How to prove using Leibniz formula that the determinant of a upper triangular matrix is equal to product of its diagonals?

Question

Let F be a field, and n a positive integer. Using the Leibniz formula for the determinant, prove that the determinant of an upper triangular matrix $U ∈ F^{n×n}$ or a lower triangular matrix $L ∈ F^{n×n}$ is equal to the product of its diagonal entries.

So I'm sort of confused as to what to do? I was going to create an arbitrary matrix and then show by cofactor expansion what the determinant was equal to and then start again with an arbitrary matrix and then create a triangle in bottom left or upper right of the matrix. Then take a product of the diagonal but I'm unsure how to create this triangle? Any thoughts as to how to prove this?

Answer 1

Essentially the idea is to show that only the identity permutation can produce a nonzero product.

To see this, let $\sigma$ be a nonidentity permutation. Then there must be some $k$ with $\sigma(k)<k$. But then the product $\prod_{i=1}^na_{i\sigma(i)}$ contains $a_{k\sigma(k)}$ which lies below the diagonal and hence the product is zero.

Then the determinant is necessarily the product of the diagonal entries (corresponding to the identity permutation) as you desire.

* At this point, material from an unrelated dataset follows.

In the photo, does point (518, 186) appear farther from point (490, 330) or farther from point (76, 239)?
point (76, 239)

Edit: this is for upper triangular matrices. For lower triangular matrix either use the transpose or adjust the argument accordingly.

Answer 2

Notice that if $n = 1$, then the determinant of an upper triangular matrix is indeed the product of its (only) diagonal entry.

Now let $U = (U_{ij}) \in F^{n\times n}$ be an upper triangular matrix, and suppose the result is true for an upper triangular matrix of dimension $n-1$. Using the cofactor expansion of the determinant with the first column, $$ \det{U} = U_{11} M_{11} + \sum_{i=2}^n U_{i1} M_{i1}, $$ where $M_{i1}$ is the $(i,1)$ minor of $U$. But since $U$ is upper triangular, $U_{i1} = 0$ for every $i > 1$, so $\det{U} = U_{11} M_{11}$. Now $M_{11}$ is the determinant of the matrix formed by removing the first row and the first column of $U$, so it is an upper triangular matrix of dimension $n-1$. By the induction hypothesis, its determinant is the product of its diagonal entries, that is $M_{11} = \prod_{i=2}^n U_{ii}$. So $$ \det{U} = U_{11} \prod_{i=2}^n U_{ii} = \prod_{i=1}^n U_{ii}. $$ Since the result if true for $n=1$, then it is true for any dimension $n$.

The same goes for a lower triangular matrix, but it can also be seen from the upper triangular case since the determinant of matrix is equal to the determinant of its transposed.